The best that we can tell, we have 69,000 afghan refugees that are in the process, and we’re allocating $13 billion for it. Now, we all thought when we had the conversation here that $6 billion that was allocated was an enormous amount of money that was allocated. But now three months after the refugees started being able to move out of Afghanistan and that debacle of a withdraw that happened, now we’re talking about not $6 billion, but $13 billion. That’s around $200,000 per person so far.

If that was not bad enough, in the continuing resolution done September 30, because of the enormous size of this amount of money, and because of how little information has actually come to this body, there was a demand in it that by November 30, that was two days ago, the Department of Homeland Security would have to turn over a report of actually what’s happening with the Afghan refugees.

Has anyone in this body read that report from DHS now on how they’re handling the Afghan refugees? I would go ahead and preemptively answer no, because none of us have seen the report yet.

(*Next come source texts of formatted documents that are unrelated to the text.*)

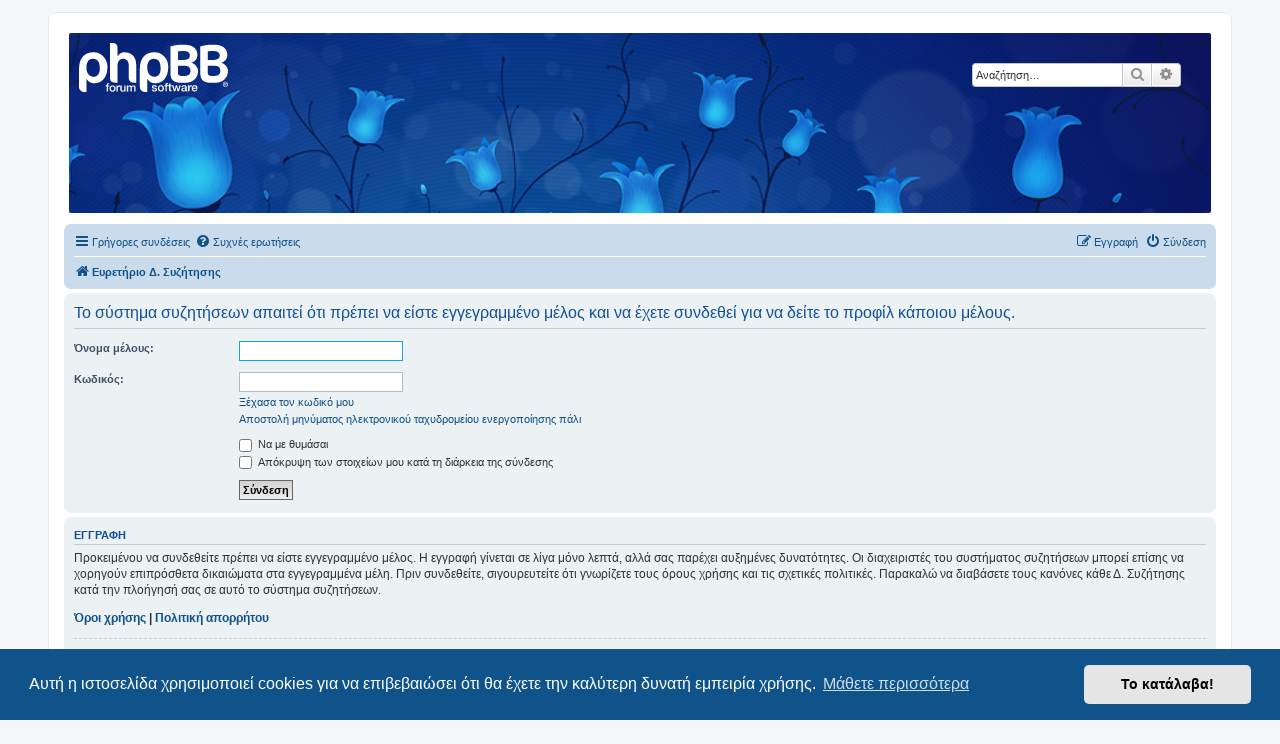

--- FILE ---
content_type: text/plain
request_url: https://www.google-analytics.com/j/collect?v=1&_v=j102&a=1435553352&t=pageview&_s=1&dl=https%3A%2F%2Fphpbbgr.com%2Fmemberlist.php%3Fmode%3Dviewprofile%26u%3D2%26sid%3D209b77c59425ee1122386940e556b1c9&ul=en-us%40posix&dt=phpBBgr.com%20-%20%CE%A3%CF%8D%CE%BD%CE%B4%CE%B5%CF%83%CE%B7&sr=1280x720&vp=1280x720&_u=IEBAAEABAAAAACAAI~&jid=1862054049&gjid=983111939&cid=305281253.1769907983&tid=UA-112178486-1&_gid=1669976359.1769907983&_r=1&_slc=1&z=1098533822
body_size: -449
content:
2,cG-SMT1N35VWB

Here’s what we don’t know, but yet this body demanded in the last CR to be able to get from DHS. We demanded to know crazy things like this: the number of lawful US permanent residents that were evacuated out of Afghanistan. We don’t have that number yet. We don’t know how many were special immigrant visa holders. We don’t know how many were actually applicants for special immigrant visas. We don’t know the number that had any other immigrant status. We don’t know the number who actually worked for our government that was actually evacuated. We’ve not been told, though we demanded to have it by November 30.

We don’t know the number of people that work for a partner government or any other entity that we were affiliated with, though we asked for that. We don’t know the number of people that actually came through the process, then were later determined to be security threats to the United States and slipped through the process. We asked for that. We asked for that to come in by November 30. That’s not been turned over.

We asked for the number of people that were getting parole, that their parole was terminated because of some other criminal activity or something else. We asked for that. That’s a number they have. They’ve not turned that number over. We asked for even the number of interviews that had been conducted. We’ve yet to receive that.

In fact, there has not been a single public hearing in the Senate on Afghan refugees. Not one. So not only have we not received anything in writing, we’ve not even received any testimony from anyone from DHS on this.

Listen, we gave DHS $6 billion and said, ‘We’re going to allocate this money to you. We just want to know who we’re allocating it to and what it’s going to be used for.’ That doesn’t seem unreasonable. But not only is this body not holding DHS Accountable for not answering our questions, we’re handing them $7 billion more tonight. Does anyone else see this as an issue? I’m all for keeping the government open, but this body has a responsibility of oversight. We’ve pretended we’re doing oversight, but we’re actually not doing oversight. Not a hearing, not a report, nothing.

$13 billion.

So, yes, I’m going to oppose the CR tonight. I’m not holding up the vote. I understand full well the responsibility of all 100 of us to put ourselves on the record. But if we’re going to actually say we’re going to do oversight, let’s actually do oversight. And it is not unreasonable when we all agree these are the facts and figures that should come from DHS to just tell us what’s going on with the Afghan refugees, that we actually expect they’re going to turn those things over.

So, in the days ahead, I hope we’ll actually hold a hearing and actually get the facts. I hope we’ll actually demand that they turn over to us what we’ve required to turn over to them, and I hope we get full accounting of how they’re spending $13 billion on what we understand was 69,000 people. Most of which have not even been moved in and across the United States yet. $13 billion.